= What you will do =
From the first line to the last, reproduce the records exactly as they appear below.

----------------

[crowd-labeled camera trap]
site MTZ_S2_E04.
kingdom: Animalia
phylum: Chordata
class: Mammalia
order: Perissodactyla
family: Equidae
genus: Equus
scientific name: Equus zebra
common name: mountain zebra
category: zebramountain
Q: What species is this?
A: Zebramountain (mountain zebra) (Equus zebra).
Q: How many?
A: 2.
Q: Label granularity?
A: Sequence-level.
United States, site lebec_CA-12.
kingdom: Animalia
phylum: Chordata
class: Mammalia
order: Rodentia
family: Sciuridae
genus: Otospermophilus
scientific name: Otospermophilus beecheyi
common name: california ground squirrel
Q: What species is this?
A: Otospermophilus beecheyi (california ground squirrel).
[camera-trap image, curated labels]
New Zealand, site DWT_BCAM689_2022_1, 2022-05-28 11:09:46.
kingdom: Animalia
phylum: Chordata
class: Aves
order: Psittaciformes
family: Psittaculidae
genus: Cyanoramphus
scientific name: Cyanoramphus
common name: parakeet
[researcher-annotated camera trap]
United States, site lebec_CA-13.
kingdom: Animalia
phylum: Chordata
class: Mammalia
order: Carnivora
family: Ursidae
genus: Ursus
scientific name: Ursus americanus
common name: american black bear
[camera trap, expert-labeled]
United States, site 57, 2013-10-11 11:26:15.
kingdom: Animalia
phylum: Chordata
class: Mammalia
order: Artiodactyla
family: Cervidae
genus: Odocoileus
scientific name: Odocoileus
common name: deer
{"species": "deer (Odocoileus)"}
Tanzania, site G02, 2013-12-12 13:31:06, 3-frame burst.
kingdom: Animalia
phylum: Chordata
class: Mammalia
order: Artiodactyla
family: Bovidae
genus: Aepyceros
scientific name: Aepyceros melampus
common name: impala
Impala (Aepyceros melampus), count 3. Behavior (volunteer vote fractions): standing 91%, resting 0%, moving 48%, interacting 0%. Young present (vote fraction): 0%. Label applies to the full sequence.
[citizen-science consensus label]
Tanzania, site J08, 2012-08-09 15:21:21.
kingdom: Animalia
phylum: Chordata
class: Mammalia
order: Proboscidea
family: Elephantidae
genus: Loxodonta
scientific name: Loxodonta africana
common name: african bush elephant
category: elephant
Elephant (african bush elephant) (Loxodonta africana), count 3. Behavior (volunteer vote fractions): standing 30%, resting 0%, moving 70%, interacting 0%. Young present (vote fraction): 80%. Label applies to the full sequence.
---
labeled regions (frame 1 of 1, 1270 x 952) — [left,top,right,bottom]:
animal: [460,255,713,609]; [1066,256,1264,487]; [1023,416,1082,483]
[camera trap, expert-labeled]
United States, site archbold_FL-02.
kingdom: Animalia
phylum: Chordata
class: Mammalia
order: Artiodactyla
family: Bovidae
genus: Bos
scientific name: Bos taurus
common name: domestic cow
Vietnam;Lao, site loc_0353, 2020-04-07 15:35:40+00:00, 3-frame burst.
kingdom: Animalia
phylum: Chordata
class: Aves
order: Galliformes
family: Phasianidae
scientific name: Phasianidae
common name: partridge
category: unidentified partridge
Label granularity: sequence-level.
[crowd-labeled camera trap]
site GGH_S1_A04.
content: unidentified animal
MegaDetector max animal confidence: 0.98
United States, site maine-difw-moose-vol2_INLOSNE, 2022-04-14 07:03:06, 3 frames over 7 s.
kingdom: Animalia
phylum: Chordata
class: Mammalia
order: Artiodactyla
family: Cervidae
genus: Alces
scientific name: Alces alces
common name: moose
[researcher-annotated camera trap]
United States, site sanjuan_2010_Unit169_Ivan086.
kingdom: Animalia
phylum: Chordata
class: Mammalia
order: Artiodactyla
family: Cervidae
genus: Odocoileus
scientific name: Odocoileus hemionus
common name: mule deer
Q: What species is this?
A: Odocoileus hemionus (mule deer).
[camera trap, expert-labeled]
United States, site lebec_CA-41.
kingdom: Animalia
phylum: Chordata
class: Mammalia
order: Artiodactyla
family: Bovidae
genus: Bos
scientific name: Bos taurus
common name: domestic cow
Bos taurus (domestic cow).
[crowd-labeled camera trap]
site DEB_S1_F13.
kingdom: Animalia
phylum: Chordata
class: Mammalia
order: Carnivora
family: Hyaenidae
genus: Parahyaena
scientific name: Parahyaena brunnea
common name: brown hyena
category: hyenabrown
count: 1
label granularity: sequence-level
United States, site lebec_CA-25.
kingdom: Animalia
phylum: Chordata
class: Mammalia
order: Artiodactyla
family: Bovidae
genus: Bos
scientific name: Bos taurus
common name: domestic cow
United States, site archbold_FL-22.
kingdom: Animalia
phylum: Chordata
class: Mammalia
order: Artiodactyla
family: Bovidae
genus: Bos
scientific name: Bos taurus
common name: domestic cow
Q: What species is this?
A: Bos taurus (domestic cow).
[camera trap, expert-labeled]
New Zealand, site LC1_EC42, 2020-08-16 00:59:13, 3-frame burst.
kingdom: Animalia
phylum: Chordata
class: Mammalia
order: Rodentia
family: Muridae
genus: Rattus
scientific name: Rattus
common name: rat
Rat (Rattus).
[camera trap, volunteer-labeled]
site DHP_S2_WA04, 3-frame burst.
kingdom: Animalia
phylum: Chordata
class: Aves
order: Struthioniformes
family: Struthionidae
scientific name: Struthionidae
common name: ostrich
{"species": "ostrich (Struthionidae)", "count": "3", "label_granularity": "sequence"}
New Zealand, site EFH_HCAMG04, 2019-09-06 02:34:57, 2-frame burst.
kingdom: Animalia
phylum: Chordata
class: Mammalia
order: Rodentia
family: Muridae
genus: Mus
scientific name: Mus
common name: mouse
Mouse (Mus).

----------------

= Task result =
[crowd-labeled camera trap]
site MTZ_S2_E04.
kingdom: Animalia
phylum: Chordata
class: Mammalia
order: Perissodactyla
family: Equidae
genus: Equus
scientific name: Equus zebra
common name: mountain zebra
category: zebramountain
Q: What species is this?
A: Zebramountain (mountain zebra) (Equus zebra).
Q: How many?
A: 2.
Q: Label granularity?
A: Sequence-level.
United States, site lebec_CA-12.
kingdom: Animalia
phylum: Chordata
class: Mammalia
order: Rodentia
family: Sciuridae
genus: Otospermophilus
scientific name: Otospermophilus beecheyi
common name: california ground squirrel
Q: What species is this?
A: Otospermophilus beecheyi (california ground squirrel).
[camera-trap image, curated labels]
New Zealand, site DWT_BCAM689_2022_1, 2022-05-28 11:09:46.
kingdom: Animalia
phylum: Chordata
class: Aves
order: Psittaciformes
family: Psittaculidae
genus: Cyanoramphus
scientific name: Cyanoramphus
common name: parakeet
[researcher-annotated camera trap]
United States, site lebec_CA-13.
kingdom: Animalia
phylum: Chordata
class: Mammalia
order: Carnivora
family: Ursidae
genus: Ursus
scientific name: Ursus americanus
common name: american black bear
[camera trap, expert-labeled]
United States, site 57, 2013-10-11 11:26:15.
kingdom: Animalia
phylum: Chordata
class: Mammalia
order: Artiodactyla
family: Cervidae
genus: Odocoileus
scientific name: Odocoileus
common name: deer
{"species": "deer (Odocoileus)"}
Tanzania, site G02, 2013-12-12 13:31:06, 3-frame burst.
kingdom: Animalia
phylum: Chordata
class: Mammalia
order: Artiodactyla
family: Bovidae
genus: Aepyceros
scientific name: Aepyceros melampus
common name: impala
Impala (Aepyceros melampus), count 3. Behavior (volunteer vote fractions): standing 91%, resting 0%, moving 48%, interacting 0%. Young present (vote fraction): 0%. Label applies to the full sequence.
[citizen-science consensus label]
Tanzania, site J08, 2012-08-09 15:21:21.
kingdom: Animalia
phylum: Chordata
class: Mammalia
order: Proboscidea
family: Elephantidae
genus: Loxodonta
scientific name: Loxodonta africana
common name: african bush elephant
category: elephant
Elephant (african bush elephant) (Loxodonta africana), count 3. Behavior (volunteer vote fractions): standing 30%, resting 0%, moving 70%, interacting 0%. Young present (vote fraction): 80%. Label applies to the full sequence.
---
labeled regions (frame 1 of 1, 1270 x 952) — [left,top,right,bottom]:
animal: [460,255,713,609]; [1066,256,1264,487]; [1023,416,1082,483]
[camera trap, expert-labeled]
United States, site archbold_FL-02.
kingdom: Animalia
phylum: Chordata
class: Mammalia
order: Artiodactyla
family: Bovidae
genus: Bos
scientific name: Bos taurus
common name: domestic cow
Vietnam;Lao, site loc_0353, 2020-04-07 15:35:40+00:00, 3-frame burst.
kingdom: Animalia
phylum: Chordata
class: Aves
order: Galliformes
family: Phasianidae
scientific name: Phasianidae
common name: partridge
category: unidentified partridge
Label granularity: sequence-level.
[crowd-labeled camera trap]
site GGH_S1_A04.
content: unidentified animal
MegaDetector max animal confidence: 0.98
United States, site maine-difw-moose-vol2_INLOSNE, 2022-04-14 07:03:06, 3 frames over 7 s.
kingdom: Animalia
phylum: Chordata
class: Mammalia
order: Artiodactyla
family: Cervidae
genus: Alces
scientific name: Alces alces
common name: moose
[researcher-annotated camera trap]
United States, site sanjuan_2010_Unit169_Ivan086.
kingdom: Animalia
phylum: Chordata
class: Mammalia
order: Artiodactyla
family: Cervidae
genus: Odocoileus
scientific name: Odocoileus hemionus
common name: mule deer
Q: What species is this?
A: Odocoileus hemionus (mule deer).
[camera trap, expert-labeled]
United States, site lebec_CA-41.
kingdom: Animalia
phylum: Chordata
class: Mammalia
order: Artiodactyla
family: Bovidae
genus: Bos
scientific name: Bos taurus
common name: domestic cow
Bos taurus (domestic cow).
[crowd-labeled camera trap]
site DEB_S1_F13.
kingdom: Animalia
phylum: Chordata
class: Mammalia
order: Carnivora
family: Hyaenidae
genus: Parahyaena
scientific name: Parahyaena brunnea
common name: brown hyena
category: hyenabrown
count: 1
label granularity: sequence-level
United States, site lebec_CA-25.
kingdom: Animalia
phylum: Chordata
class: Mammalia
order: Artiodactyla
family: Bovidae
genus: Bos
scientific name: Bos taurus
common name: domestic cow
United States, site archbold_FL-22.
kingdom: Animalia
phylum: Chordata
class: Mammalia
order: Artiodactyla
family: Bovidae
genus: Bos
scientific name: Bos taurus
common name: domestic cow
Q: What species is this?
A: Bos taurus (domestic cow).
[camera trap, expert-labeled]
New Zealand, site LC1_EC42, 2020-08-16 00:59:13, 3-frame burst.
kingdom: Animalia
phylum: Chordata
class: Mammalia
order: Rodentia
family: Muridae
genus: Rattus
scientific name: Rattus
common name: rat
Rat (Rattus).
[camera trap, volunteer-labeled]
site DHP_S2_WA04, 3-frame burst.
kingdom: Animalia
phylum: Chordata
class: Aves
order: Struthioniformes
family: Struthionidae
scientific name: Struthionidae
common name: ostrich
{"species": "ostrich (Struthionidae)", "count": "3", "label_granularity": "sequence"}
New Zealand, site EFH_HCAMG04, 2019-09-06 02:34:57, 2-frame burst.
kingdom: Animalia
phylum: Chordata
class: Mammalia
order: Rodentia
family: Muridae
genus: Mus
scientific name: Mus
common name: mouse
Mouse (Mus).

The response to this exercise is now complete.